Pertemuan tersebut disebut sebagai bagian dari upaya memperkuat diplomasi militer Indonesia di tingkat internasional, sekaligus meningkatkan sinergi dan koordinasi dengan Pakistan, terutama pada bidang pendidikan dan pelatihan militer.
Dalam pembahasan, kedua pihak menyoroti peluang pelatihan lanjutan bagi satuan elit Kopassus. Selain itu, turut dibahas penyelenggaraan Kursus Komandan Batalyon (Sus Danyon) dan Kursus Komandan Kompi (Sus Danki) sebagai bagian dari penguatan kapasitas sumber daya manusia.
Selain aspek pelatihan, pertemuan juga dimanfaatkan untuk pertukaran informasi mengenai keunggulan produk industri pertahanan masing-masing negara. Disebutkan pula adanya peluang kerja sama pengembangan teknologi militer kelas medium yang dinilai kompetitif.
“Pertemuan ini merupakan wujud penegasan komitmen TNI dalam menghadapi tantangan keamanan global yang kian kompleks.

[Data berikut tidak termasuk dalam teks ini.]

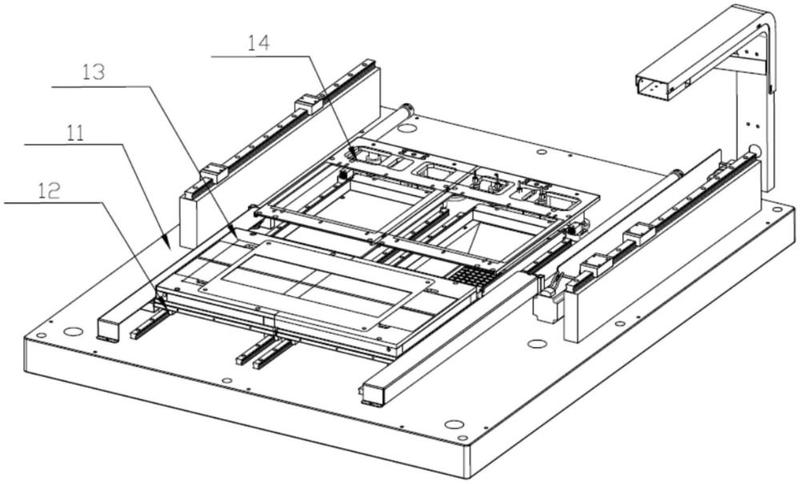 14
13
11
12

TNI terus memposisikan diri sebagai mitra strategis dalam menjaga stabilitas dan keamanan internasional,” kata Agus.
Dalam pertemuan itu, Panglima TNI didampingi sejumlah pejabat tinggi Mabes TNI, antara lain Asops Panglima TNI Letjen TNI Bobby Rinal Makmun, Asintel Panglima TNI Mayjen TNI Rio Firdianto, Mayjen TNI Agus Isrok, serta Kapuskersin TNI Laksma TNI Donny Suharto.

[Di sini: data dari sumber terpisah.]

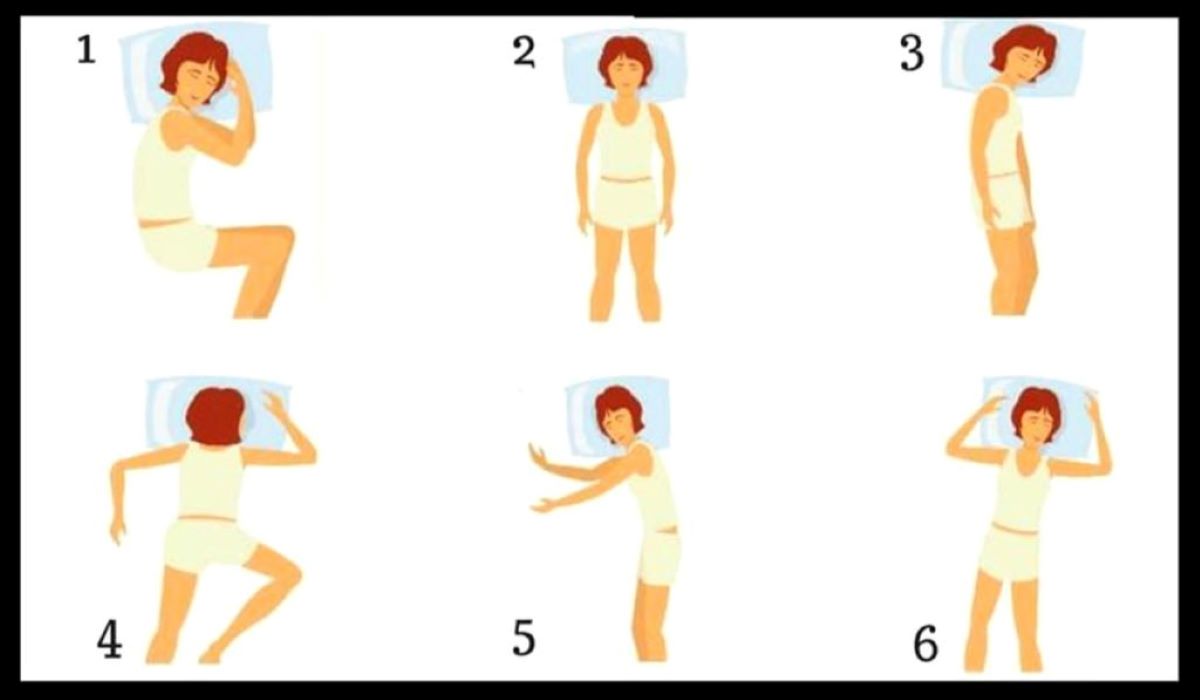 1

2

3

4

5

6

Sementara Dubes RI untuk Pakistan didampingi Counsellor Politik dan Kepala Kanselerai KBRI Islamabad, Ferry J. Murdiansyah. Sinergi antara diplomasi formal melalui KBRI Islamabad dan diplomasi militer melalui Mabes TNI diharapkan memperkuat hubungan pertahanan Indonesia-Pakistan.